Generic badge License: MIT


Authors: Byung-Kwan Lee*, Junho Kim*, and Yong Man Ro (*: equally contributed)

Affiliation: School of Electrical Engineering, Korea Advanced Institute of Science and Technology (KAIST)

Email: leebk@kaist.ac.kr, arkimjh@kaist.ac.kr, ymro@kaist.ac.kr


This is official PyTorch Implementation code for the paper of "Masking Adversarial Damage: Finding Adversarial Saliency for Robust and Sparse Network" accepted in CVPR 2022. To bridge adversarial robustness and model compression, we propose a novel adversarial pruning method, Masking Adversarial Damage (MAD) that employs second-order information of adversarial loss. By using it, we can accurately estimate adversarial saliency for model parameters and determine which parameters can be pruned without weakening adversarial robustness.

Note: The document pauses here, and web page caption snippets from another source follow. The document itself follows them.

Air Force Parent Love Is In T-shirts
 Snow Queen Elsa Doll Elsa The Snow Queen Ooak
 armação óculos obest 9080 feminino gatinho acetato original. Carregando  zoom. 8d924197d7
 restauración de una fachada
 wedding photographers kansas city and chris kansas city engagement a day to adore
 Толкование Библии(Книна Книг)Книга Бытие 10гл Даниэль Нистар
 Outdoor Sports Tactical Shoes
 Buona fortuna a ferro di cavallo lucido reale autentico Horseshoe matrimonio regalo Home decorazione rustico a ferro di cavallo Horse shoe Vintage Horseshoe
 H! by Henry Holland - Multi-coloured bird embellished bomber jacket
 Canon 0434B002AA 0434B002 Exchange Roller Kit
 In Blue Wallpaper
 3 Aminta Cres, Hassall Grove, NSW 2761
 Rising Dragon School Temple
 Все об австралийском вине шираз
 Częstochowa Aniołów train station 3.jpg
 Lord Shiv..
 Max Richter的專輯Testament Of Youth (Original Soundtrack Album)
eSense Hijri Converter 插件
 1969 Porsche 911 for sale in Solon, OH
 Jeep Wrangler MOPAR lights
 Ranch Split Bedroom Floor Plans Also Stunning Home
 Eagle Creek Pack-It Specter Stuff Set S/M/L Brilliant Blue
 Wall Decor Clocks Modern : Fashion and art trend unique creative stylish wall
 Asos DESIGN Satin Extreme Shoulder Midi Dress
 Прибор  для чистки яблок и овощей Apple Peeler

Furthermore, we reveal that model parameters of initial layer are highly sensitive to the adversarial examples and show that compressed feature representation retains semantic information for the target objects.

Through extensive experiments on public datasets, we demonstrate that MAD effectively prunes adversarially trained networks without loosing adversarial robustness and shows better performance than previous adversarial pruning methods. For more detail, you can refer to our paper that will be accessible to public soon!.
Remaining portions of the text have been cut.